◆ **EXERCISE**
From the article on Curiteva's PEEK printer below, return the passage starting with "TANNER – Two" and going on through "spinal orthopedic industry.", copied word for word.

TANNER – Two years ago, medical device manufacturer Curiteva, designed, programmed and built a first-of-its-kind 3D printer that uses a popular thermoplastic polymer known as PEEK, to make implantable medical devices for the spinal orthopedic industry.

This week, after 16 months of waiting, Curiteva received regulatory clearance from the Food and Drug Administration for implantation of those devices in humans, specifically for cervical spine surgery.

“By building the PEEK printer, Curiteva did something that has never been done. We built our own manufacturing machine,” said Curiteva CEO Mike English. “Now we are the first technology company in the United States, and we think in the world, to get regulatory body clearance from the FDA for an implantable medical device printed out of PEEK.”

English said FDA510(k) essentially lets a company use a predicate pathway to establishing a new device or implant, as long as the company can show an equivalence to a similar device already on the market, but different in some way.

“That process usually takes 90 days, but ours took much longer because our technology was novel and new to the FDA,” said English.

Curiteva’s 35,000-square-foot production facility in Tanner was a traditional manufacturing company until 2017, according to English. That was when they started making medical devices they could sell in the commercial marketplace.

In late 2020, Curiteva acquired the technology for a 3D printing process for Polyetheretherketone. Better known as PEEK, English said it has been a gamechanger in 3D manufacturing, but it is now taking off in orthopedics and other healthcare applications.

“Titanium alloy has been the method for printing medical devices for the last decade,” English said. “3D is being used in a lot of healthcare applications, but it is all done with polymers for prototyping, surgical planning, and things like. But not for something that goes into the body.

“In less than 2.5 years, the PEEK printer we built went from a cool invention, to a FDA-approved commercial medical device that allows us to sell implant devices to neurosurgeons and orthopedic surgeons all over the U.S.”

He said the company plans a commercial launch in key academic centers across the U.S.

“Curiteva is uniquely positioned to control the product development process of traditional implants and 3D-printed devices from inception to commercialization and scale to meet market demand.”

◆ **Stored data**
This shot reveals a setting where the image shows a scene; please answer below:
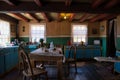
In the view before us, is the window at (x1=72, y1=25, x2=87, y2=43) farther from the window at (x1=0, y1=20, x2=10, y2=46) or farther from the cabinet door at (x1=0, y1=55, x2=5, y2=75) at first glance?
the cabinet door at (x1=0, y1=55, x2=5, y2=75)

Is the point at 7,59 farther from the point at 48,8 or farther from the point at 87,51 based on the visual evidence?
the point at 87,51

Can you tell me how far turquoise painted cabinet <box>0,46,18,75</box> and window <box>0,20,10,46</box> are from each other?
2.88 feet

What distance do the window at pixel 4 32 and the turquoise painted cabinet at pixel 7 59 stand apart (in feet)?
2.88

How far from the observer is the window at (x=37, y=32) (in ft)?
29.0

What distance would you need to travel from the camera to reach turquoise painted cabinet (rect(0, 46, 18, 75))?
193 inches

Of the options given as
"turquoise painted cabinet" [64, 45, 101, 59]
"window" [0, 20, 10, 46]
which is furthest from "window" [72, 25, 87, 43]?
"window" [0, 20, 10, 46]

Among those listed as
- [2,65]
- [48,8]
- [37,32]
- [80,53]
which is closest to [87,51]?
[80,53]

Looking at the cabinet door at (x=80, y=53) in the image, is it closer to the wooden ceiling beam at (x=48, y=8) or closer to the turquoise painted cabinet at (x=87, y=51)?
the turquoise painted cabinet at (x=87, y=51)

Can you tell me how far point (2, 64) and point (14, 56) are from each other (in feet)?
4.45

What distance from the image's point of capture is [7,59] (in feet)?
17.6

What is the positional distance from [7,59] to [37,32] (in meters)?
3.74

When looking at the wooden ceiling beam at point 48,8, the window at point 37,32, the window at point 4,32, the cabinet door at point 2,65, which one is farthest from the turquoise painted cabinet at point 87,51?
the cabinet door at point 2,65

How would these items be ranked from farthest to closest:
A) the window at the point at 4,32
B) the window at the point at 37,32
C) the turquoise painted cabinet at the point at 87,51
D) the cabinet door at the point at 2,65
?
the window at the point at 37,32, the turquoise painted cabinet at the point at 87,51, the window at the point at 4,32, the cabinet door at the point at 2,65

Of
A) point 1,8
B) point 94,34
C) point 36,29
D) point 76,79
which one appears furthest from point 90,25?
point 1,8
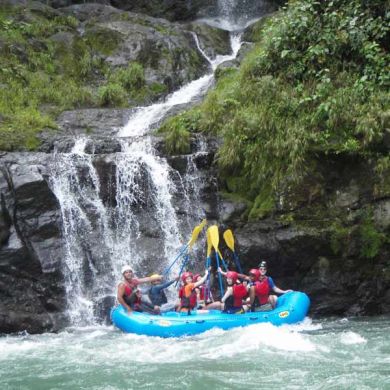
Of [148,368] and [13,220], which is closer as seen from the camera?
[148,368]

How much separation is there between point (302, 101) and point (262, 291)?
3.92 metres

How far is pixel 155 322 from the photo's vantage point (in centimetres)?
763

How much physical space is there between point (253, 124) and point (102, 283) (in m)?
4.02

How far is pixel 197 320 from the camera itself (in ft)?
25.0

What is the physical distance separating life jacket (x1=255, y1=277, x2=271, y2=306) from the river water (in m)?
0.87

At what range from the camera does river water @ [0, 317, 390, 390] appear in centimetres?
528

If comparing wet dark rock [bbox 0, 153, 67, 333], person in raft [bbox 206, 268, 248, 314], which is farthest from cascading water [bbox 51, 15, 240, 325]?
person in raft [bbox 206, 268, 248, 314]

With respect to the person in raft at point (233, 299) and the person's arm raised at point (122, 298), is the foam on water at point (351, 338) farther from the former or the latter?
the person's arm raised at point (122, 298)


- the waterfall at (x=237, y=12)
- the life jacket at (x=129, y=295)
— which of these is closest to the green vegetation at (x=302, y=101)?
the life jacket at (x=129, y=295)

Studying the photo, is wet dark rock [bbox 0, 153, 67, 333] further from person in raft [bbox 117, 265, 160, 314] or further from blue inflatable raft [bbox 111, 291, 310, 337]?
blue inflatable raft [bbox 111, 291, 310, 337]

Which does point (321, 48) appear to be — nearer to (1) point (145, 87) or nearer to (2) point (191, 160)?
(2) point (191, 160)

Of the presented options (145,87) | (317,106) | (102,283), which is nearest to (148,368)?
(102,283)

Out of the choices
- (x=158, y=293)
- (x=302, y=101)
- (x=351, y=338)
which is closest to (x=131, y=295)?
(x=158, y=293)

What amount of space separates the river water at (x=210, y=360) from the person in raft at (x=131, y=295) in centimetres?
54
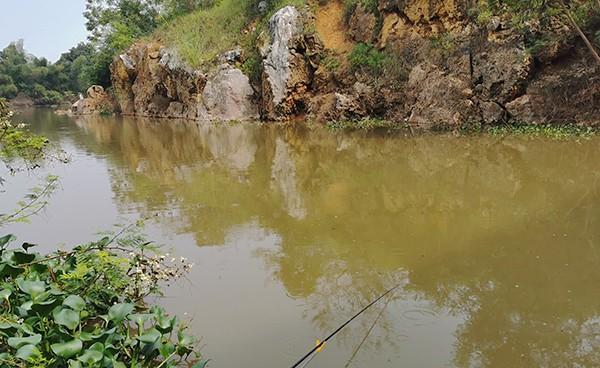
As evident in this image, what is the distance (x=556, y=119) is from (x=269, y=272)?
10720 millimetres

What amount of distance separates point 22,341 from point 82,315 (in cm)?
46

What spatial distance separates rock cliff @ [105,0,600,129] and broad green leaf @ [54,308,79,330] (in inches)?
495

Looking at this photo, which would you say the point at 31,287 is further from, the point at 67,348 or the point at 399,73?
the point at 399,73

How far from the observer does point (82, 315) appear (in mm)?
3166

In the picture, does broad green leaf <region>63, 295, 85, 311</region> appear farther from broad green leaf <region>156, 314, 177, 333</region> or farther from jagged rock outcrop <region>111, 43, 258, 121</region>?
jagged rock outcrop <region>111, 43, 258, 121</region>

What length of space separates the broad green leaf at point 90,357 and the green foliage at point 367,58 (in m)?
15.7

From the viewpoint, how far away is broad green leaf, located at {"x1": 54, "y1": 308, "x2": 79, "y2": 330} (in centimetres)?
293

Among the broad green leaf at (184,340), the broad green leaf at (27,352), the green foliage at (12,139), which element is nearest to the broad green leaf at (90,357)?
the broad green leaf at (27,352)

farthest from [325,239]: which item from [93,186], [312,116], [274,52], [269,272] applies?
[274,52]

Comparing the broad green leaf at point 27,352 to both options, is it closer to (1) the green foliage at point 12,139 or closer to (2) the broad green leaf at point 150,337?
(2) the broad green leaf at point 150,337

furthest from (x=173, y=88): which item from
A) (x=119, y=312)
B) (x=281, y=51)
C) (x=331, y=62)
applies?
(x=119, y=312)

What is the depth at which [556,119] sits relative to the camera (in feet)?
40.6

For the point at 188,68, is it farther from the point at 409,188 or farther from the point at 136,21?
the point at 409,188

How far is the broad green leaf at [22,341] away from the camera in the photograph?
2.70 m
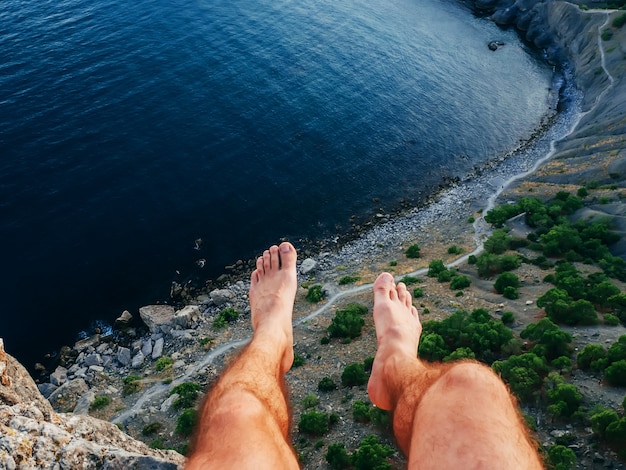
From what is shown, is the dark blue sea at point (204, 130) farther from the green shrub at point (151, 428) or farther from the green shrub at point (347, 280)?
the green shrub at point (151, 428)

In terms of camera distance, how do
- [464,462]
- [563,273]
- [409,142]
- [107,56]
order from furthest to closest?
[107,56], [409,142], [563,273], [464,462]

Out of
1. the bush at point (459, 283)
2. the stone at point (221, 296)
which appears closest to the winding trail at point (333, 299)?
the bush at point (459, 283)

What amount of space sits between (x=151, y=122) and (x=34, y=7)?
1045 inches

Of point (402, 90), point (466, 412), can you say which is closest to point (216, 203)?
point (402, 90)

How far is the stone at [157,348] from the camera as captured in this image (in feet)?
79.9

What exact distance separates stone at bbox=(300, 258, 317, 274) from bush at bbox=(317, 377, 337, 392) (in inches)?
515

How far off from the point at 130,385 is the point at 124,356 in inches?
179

◆ **RESULT FOR THIS EXERCISE**
TANNER – Two years ago, medical device manufacturer Curiteva, designed, programmed and built a first-of-its-kind 3D printer that uses a popular thermoplastic polymer known as PEEK, to make implantable medical devices for the spinal orthopedic industry.